- Prep Time: 20 minutes
- Cook Time: 10 minutes
- Servings: 8
- 1 1/4 cups (8 crackers) chocolate graham cracker crumbs
- 2 tablespoons granulated sugar
- 1/3 cup butter, melted
- 1 envelope (7 grams) unflavored gelatin
- 2 tablespoons boiling water
- 1 can (12 fl. oz.) Evaporated Milk
- 1 cup (6 oz.) White Morsels
- 1/2 teaspoon peppermint extract
- 1 container (8 oz.) frozen whipped topping, thawed, divided
- 1/2 cup (about 24) coarsely chopped hard peppermint candies, divided
DirectionsPREHEAT oven to 375° F. Grease 9-inch deep-dish pie plate.
COMBINE crumbs and sugar in pie plate. Stir in butter. Press crumb mixture onto bottom and up sides of prepared pie plate.
BAKE for 8 minutes. Cool completely on wire rack.
PLACE gelatin in small bowl; stir in water. Let soften for 1 minute.

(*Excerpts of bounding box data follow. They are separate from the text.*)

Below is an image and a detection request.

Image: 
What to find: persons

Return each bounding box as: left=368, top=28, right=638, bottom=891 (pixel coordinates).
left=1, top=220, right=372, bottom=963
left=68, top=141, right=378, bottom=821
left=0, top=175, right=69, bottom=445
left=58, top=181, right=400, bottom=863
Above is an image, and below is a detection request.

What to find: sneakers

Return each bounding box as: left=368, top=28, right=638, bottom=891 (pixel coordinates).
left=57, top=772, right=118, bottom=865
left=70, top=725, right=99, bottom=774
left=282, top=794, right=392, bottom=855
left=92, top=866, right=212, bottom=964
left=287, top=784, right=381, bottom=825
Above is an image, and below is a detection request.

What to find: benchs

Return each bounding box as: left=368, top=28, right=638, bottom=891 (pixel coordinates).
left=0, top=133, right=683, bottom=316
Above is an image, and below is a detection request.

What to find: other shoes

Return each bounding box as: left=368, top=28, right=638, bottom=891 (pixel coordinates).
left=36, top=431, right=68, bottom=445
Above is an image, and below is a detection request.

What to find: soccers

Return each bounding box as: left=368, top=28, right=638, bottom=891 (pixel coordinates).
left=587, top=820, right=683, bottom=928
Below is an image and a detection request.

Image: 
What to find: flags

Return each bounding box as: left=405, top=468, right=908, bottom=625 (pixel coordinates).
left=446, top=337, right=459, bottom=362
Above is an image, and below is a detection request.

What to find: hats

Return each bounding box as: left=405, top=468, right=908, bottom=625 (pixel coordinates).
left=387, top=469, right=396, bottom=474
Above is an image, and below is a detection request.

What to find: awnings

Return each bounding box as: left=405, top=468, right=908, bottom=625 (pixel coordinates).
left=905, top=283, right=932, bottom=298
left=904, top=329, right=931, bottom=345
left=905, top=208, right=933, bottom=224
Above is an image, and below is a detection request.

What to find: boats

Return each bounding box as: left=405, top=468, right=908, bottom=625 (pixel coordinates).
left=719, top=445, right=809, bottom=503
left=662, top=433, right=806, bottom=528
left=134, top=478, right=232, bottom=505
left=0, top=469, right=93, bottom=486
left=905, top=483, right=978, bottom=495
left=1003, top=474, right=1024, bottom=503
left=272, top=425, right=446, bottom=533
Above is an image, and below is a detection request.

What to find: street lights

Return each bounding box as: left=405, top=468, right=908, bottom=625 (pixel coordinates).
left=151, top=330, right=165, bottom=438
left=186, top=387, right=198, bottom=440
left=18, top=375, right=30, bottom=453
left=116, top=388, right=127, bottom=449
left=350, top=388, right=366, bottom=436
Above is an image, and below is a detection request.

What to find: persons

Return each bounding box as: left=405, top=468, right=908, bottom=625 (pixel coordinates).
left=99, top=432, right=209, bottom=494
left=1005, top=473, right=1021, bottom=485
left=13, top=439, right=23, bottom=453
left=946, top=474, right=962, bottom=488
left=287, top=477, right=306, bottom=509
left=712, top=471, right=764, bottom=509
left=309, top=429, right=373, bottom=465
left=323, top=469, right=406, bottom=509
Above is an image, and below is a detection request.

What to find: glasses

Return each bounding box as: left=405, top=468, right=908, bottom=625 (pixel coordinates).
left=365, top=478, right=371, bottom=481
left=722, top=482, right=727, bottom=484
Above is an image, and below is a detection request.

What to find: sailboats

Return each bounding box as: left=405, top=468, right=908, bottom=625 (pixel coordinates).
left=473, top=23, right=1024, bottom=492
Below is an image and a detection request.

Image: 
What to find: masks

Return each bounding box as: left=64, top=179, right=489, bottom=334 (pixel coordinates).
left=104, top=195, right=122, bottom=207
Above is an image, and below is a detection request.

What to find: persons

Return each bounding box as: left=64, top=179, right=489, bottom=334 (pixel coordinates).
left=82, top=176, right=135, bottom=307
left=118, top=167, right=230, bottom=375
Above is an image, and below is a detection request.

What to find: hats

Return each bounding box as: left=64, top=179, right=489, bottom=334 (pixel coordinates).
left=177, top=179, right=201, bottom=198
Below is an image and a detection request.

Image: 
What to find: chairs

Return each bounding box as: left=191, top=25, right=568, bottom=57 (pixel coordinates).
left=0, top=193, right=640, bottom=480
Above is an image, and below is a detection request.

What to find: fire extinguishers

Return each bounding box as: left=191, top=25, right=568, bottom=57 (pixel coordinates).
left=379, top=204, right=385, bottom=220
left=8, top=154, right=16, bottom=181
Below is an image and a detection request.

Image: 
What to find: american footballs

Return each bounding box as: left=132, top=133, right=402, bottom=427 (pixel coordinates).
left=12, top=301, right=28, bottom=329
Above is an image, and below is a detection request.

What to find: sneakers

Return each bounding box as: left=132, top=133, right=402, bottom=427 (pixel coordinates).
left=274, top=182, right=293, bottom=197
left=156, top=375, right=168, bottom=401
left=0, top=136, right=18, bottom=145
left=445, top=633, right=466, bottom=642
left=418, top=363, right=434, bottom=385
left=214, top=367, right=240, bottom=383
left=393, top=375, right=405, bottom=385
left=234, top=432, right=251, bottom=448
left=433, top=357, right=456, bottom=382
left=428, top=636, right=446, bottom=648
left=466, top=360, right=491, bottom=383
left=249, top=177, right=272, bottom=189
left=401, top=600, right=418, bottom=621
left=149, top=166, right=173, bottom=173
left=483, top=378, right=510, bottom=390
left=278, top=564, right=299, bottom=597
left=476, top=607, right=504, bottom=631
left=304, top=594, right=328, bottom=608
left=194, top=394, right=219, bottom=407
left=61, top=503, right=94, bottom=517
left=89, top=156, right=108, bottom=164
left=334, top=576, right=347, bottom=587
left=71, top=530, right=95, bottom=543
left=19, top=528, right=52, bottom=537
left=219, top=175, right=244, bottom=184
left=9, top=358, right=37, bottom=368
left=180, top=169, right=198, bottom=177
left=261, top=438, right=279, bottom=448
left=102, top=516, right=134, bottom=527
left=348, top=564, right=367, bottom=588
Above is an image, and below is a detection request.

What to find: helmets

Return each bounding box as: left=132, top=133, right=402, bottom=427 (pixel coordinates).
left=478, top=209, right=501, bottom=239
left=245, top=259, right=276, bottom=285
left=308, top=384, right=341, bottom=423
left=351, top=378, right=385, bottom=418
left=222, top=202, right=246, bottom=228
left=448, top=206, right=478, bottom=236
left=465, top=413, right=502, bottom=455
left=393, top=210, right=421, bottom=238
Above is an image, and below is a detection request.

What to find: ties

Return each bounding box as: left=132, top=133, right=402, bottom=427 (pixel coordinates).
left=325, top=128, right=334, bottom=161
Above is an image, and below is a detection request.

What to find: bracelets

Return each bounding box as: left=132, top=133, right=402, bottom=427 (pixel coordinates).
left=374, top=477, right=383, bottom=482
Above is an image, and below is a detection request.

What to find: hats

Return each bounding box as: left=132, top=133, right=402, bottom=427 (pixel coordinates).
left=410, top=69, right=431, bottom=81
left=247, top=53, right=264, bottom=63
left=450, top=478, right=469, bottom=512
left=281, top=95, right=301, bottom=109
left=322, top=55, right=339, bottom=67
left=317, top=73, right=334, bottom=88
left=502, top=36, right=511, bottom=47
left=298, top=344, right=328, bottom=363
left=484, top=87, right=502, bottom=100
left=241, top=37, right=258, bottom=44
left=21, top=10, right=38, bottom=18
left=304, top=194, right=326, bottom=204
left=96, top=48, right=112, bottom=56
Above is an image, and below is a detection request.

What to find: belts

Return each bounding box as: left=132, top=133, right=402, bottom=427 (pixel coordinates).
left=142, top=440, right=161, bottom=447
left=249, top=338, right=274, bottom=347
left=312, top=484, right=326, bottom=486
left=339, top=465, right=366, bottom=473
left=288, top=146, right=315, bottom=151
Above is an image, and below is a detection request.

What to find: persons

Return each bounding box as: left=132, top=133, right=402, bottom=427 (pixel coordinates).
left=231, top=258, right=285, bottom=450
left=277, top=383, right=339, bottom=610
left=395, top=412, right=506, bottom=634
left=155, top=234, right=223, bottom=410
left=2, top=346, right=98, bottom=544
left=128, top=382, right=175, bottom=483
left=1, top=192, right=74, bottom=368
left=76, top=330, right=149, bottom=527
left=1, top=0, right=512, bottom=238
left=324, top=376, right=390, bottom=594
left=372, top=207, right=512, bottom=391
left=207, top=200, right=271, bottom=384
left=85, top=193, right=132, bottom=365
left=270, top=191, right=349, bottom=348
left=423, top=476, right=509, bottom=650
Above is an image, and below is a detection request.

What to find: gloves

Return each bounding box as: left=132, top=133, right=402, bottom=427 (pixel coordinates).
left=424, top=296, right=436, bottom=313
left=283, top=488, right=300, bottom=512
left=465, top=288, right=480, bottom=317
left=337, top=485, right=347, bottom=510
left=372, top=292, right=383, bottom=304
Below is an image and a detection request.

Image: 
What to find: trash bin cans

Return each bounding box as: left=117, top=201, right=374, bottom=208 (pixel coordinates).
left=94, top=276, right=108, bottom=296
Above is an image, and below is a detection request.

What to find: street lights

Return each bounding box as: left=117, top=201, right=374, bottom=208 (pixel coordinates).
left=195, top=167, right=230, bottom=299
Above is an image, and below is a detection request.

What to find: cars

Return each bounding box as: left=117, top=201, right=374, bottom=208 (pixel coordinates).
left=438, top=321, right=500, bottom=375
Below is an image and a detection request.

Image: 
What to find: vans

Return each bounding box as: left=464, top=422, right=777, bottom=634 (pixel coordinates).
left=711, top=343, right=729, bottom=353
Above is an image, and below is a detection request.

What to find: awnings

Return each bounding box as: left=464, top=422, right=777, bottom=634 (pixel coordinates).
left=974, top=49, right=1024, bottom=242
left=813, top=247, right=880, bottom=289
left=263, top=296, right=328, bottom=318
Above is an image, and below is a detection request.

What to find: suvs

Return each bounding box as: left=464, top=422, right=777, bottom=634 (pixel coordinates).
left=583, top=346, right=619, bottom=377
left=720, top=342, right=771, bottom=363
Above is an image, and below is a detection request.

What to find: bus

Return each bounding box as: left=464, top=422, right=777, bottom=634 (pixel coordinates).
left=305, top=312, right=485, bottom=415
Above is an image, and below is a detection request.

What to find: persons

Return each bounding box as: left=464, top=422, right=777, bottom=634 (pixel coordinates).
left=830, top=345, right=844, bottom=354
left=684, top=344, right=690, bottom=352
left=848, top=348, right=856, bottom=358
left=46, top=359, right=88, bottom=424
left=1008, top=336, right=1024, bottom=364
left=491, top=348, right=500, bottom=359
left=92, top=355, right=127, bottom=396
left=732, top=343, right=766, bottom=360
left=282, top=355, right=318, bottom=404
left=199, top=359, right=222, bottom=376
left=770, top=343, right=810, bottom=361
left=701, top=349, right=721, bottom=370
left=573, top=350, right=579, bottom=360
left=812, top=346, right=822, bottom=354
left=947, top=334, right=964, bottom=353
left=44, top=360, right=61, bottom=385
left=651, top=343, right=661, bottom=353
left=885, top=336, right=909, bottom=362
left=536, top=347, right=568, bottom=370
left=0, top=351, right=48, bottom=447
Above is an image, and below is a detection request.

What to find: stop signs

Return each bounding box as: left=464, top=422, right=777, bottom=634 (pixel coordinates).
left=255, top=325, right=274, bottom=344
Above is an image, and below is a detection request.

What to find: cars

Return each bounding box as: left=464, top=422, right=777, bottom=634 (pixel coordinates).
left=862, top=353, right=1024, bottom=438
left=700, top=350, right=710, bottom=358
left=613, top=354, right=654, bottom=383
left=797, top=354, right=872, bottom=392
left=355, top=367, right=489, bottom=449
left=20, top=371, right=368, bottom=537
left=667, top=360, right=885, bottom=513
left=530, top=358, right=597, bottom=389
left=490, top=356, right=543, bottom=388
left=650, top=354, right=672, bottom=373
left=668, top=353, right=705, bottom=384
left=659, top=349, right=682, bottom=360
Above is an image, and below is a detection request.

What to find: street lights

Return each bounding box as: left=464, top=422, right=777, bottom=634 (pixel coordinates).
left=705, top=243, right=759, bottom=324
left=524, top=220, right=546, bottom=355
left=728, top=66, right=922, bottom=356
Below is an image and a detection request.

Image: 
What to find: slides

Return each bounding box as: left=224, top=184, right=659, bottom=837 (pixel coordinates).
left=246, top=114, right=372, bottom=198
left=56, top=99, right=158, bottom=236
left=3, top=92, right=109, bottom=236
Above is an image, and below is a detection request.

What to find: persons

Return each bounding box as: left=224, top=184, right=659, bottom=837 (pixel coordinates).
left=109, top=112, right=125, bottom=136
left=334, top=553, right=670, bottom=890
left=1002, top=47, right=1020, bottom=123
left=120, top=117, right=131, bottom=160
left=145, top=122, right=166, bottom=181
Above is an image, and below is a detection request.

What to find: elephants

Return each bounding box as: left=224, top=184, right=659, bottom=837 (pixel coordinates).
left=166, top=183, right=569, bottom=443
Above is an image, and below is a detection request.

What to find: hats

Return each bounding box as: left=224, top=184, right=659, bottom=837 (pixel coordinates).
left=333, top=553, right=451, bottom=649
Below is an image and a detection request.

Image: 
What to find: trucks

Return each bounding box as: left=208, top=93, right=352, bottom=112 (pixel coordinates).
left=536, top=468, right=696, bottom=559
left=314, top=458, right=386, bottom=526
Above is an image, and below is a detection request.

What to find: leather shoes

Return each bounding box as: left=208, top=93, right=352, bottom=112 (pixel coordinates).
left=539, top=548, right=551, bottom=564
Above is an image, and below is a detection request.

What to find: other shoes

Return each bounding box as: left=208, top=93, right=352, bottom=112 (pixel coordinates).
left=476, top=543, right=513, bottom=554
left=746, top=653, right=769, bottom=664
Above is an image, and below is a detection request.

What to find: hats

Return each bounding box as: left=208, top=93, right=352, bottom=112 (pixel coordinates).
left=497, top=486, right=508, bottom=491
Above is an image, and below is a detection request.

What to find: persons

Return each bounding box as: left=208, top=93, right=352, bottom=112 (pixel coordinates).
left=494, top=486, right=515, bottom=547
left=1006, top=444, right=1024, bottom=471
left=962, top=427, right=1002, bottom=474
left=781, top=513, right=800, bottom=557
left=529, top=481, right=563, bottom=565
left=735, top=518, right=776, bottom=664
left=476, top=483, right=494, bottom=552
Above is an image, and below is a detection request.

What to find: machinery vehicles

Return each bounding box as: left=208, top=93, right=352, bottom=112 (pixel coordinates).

HEAT evaporated milk and softened gelatin in small saucepan over medium heat, stirring constantly with whisk until mixture is dissolved and hot. Remove from heat; stir in morsels and peppermint extract until completely melted and smooth. Pour into medium bowl. Refrigerate uncovered for 30 minutes, stirring occasionally, until cool to touch. Gently whisk in 2 cups whipped topping. Sprinkle 1/4 cup candies over bottom of crust. Pour filling over pie crust.
REFRIGERATE for 2 hours or until set. Spread remaining whipped topping over center of filling. Sprinkle with remaining 1/4 cup candies. Serve immediately.